R: Influence of redox potential on bacterial protein evolution

orp16S {JMDplots}

R Documentation

Influence of redox potential on bacterial protein evolution

Description

Plots from the paper by Dick and Meng (2023).

Usage

  orp16S_1(pdf = FALSE)
  orp16S_2(pdf = FALSE)
  orp16S_3(pdf = FALSE)
  orp16S_4(pdf = FALSE)
  orp16S_5(pdf = FALSE)
  orp16S_6(pdf = FALSE, EMP_primers = FALSE)

  orp16S_S1(pdf = FALSE)
  orp16S_S2(pdf = FALSE)

  orp16S_info(study)
  orp16S_T1(samesign = FALSE)
  orp16S_D3(mincount = 100)

  getmdat_orp16S(study, metrics = NULL, dropNA = TRUE, size = NULL, quiet = TRUE)
  getmetrics_orp16S(study, mincount = 100, quiet = TRUE, ...)

Arguments

`pdf`	logical, make a PDF file?
`EMP_primers`	logical, include only datasets using Earth Microbime Project primers (515F/806R)?
`study`	character, study name
`samesign`	logical, only count slopes with same sign of minimum and maximum values in the 95% CI?
`mincount`	integer, samples with less than this number of RDP classifications are excluded
`metrics`	data frame, output of `get_metrics`
`dropNA`	logical, exclude samples with NA name in metadata?
`size`	numeric, number of samples to randomly select
`quiet`	logical, change to FALSE to print details about data processing
`...`	additional arguments passed to `read_RDP`

Details

This table gives a brief description of each plotting function.

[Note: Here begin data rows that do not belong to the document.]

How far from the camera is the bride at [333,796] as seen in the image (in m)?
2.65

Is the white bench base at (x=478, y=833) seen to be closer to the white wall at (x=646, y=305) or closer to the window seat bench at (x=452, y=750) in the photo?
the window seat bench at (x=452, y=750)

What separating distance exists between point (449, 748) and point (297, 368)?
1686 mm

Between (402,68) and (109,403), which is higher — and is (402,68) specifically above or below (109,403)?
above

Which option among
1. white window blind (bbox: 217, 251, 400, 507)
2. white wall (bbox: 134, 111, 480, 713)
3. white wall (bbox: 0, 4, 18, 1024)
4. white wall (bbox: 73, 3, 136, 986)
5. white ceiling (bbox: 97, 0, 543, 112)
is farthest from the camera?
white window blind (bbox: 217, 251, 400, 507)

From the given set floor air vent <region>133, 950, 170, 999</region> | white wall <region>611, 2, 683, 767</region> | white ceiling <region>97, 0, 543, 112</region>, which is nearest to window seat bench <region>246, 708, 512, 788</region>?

`orp16S_1`	Thermodynamic model for the relationship between carbon oxidation state of reference proteomes and redox potential
`orp16S_2`	Z_C of reference proteomes compared with oxygen tolerance and with metaproteomes
`orp16S_3`	Methods overview and chemical depth profiles in Winogradsky columns
`orp16S_4`	Sample locations on world map and Eh-pH diagram (outline is from Baas Becking et al., 1960)
`orp16S_5`	Associations between Eh7 and Z_C at local scales
`orp16S_6`	Associations between Eh7 and Z_C at a global scale. Set `EMP_primers` to TRUE to make Figure S3.
`orp16S_S1`	Z_C-Eh scatterplots for each dataset
`orp16S_S2`	Comparison of Eh7, Eh, and O₂ as predictors of carbon oxidation state

orp16S_S1 creates the files ‘EZdat.csv’ and ‘EZlm.csv’ that are used by the other plotting functions and correspond to Datasets S1 and D2 in the paper. ‘EZdat.csv’ has sample data and metadata: study key, environment type, lineage (Bacteria or Archaea), sample name, SRA or MG-RAST accession number, grouping description, sample group, values of T (°C), pH, O₂ concentration (μmol/L), Eh (mV), Eh7 (mV), and Z_C. ‘EZlm.csv’ has regression results for each dataset and domain: study key, environment type, lineage, number of samples, Eh7 range, slope (V^-1) and intercept (Z_C) of of linear regression, and Pearson correlation coefficient.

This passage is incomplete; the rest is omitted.